Back in 2018, Echesa told MPs that he abhorred corruption, and one of his first tasks in office would be to clean up sports federations.

And when it came to the Heritage bit of his docket, “he informed the committee that having close ties with the Nabongo Wanga clan had broadened his understanding of heritage and its implications to culture and social integration”, the House Appointments Committee reported.On his political links, Echesa said he had “participated in co-ordination and mobilisation of votes for the re-election of President Uhuru Kenyatta in Kakamega County and the larger Western region”.

“However, I am not affiliated to any political party and I am not a member of any political party,” he wrote in a questionnaire sent to the committee.He was also accused of defrauding a widow, Esther Kabura. She told the vetting panel that Echesa tricked her into surrendering three high-end cars following the death of her husband, Patrick Akifuma, in 2016.

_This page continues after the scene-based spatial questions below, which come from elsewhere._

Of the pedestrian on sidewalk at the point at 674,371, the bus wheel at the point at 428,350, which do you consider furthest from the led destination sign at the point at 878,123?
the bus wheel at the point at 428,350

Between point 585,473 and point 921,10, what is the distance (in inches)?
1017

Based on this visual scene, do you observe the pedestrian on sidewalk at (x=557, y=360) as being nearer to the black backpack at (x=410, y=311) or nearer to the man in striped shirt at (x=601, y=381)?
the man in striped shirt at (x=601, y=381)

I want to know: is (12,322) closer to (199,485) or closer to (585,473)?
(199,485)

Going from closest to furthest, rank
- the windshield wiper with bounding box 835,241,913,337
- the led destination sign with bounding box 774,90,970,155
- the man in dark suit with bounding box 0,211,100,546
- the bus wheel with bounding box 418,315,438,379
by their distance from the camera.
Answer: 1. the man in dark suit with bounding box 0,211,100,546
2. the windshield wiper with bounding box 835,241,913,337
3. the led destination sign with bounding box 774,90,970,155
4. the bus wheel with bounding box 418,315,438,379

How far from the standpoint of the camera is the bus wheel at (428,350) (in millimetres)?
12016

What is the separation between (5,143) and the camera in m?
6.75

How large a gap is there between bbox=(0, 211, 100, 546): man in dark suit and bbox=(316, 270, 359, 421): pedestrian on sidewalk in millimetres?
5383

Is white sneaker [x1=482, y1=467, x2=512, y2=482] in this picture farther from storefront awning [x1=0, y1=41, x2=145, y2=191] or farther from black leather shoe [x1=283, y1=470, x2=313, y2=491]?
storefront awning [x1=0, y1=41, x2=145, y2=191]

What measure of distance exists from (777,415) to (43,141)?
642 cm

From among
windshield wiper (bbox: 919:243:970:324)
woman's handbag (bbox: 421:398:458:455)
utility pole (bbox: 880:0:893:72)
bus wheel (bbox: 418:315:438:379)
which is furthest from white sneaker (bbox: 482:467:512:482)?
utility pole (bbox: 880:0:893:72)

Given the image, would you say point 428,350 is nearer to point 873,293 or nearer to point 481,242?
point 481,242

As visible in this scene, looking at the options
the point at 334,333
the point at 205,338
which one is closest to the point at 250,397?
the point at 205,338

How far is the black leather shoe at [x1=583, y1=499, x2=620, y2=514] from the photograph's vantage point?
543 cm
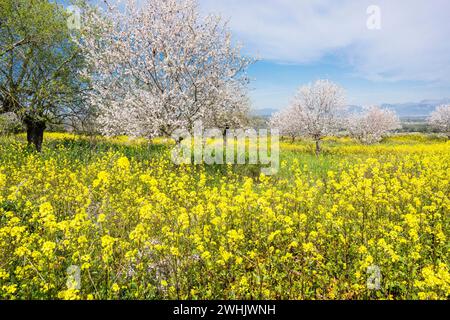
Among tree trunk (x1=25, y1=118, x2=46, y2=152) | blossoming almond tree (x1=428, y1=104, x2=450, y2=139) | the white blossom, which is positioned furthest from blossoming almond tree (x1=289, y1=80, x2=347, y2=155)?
blossoming almond tree (x1=428, y1=104, x2=450, y2=139)

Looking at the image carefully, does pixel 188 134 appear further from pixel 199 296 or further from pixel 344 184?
pixel 199 296

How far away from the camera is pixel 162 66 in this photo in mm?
12336

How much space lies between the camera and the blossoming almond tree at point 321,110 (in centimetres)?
2542

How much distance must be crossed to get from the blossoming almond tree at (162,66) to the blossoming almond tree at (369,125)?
30.4m

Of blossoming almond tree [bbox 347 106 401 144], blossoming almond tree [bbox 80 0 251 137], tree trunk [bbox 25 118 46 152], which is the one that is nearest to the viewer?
blossoming almond tree [bbox 80 0 251 137]

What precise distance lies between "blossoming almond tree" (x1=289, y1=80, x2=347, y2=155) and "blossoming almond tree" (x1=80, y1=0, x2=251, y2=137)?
13786 mm

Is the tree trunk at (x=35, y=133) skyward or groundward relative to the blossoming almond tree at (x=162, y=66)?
groundward

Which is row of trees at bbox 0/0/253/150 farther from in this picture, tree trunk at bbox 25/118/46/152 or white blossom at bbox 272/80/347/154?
white blossom at bbox 272/80/347/154

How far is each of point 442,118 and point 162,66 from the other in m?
67.7

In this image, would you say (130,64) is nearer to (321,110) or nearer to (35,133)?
(35,133)

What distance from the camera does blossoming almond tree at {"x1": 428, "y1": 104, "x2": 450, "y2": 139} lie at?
60.0 meters

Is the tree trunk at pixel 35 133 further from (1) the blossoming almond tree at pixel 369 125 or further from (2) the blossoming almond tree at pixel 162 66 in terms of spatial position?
(1) the blossoming almond tree at pixel 369 125

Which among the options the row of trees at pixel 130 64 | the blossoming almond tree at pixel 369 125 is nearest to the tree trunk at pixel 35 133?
the row of trees at pixel 130 64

“The said Rashid was a close friend of my late husband Patrick Akifuma who died on 14th March 2016 …. When my husband died, Rashid brought me a sack of rice and told me that since my husband was his friend he would like the guests to use it at his funeral. He later told me that my husband’s relatives were scheming to forcibly take my husband’s properties and he, therefore, offered to help me protect the same,” Ms Kabura wrote in her memorandum to the committee.

“Since I was still grieving and confused, I trusted him and handed over three motor vehicles that belonged to my husband.”The widow also claimed Echesa had used his influence to muzzle the case against him.

“I went to the police station but they kept telling me to come after a week. I went there weekly for three months but they didn’t summon Rashid. I believe he compromised the police as I never recovered the motor vehicles, neither was he summoned by police,” she said.Kabura further accused Echesa of eloping with her daughter.“I was also reliably informed that he had taken my firstborn daughter and they were planning to marry.”

However, the committee found that the matter of the vehicles had been reported to the police, who cleared him. It further noted that Echesa had produced bank deposit slips and sales agreements to prove the transfer of the cars.

“An affidavit had been received contesting the suitability of the nominee for appointment as Cabinet Secretary for Sports and Heritage … the response by the nominee to the affidavit was satisfactory and he has exculpated himself,” the committee concluded.MPs eventually approved Echesa’s appointment, but a year into the job, in March 2019, President Kenyatta sacked him. No official reason was given for his firing.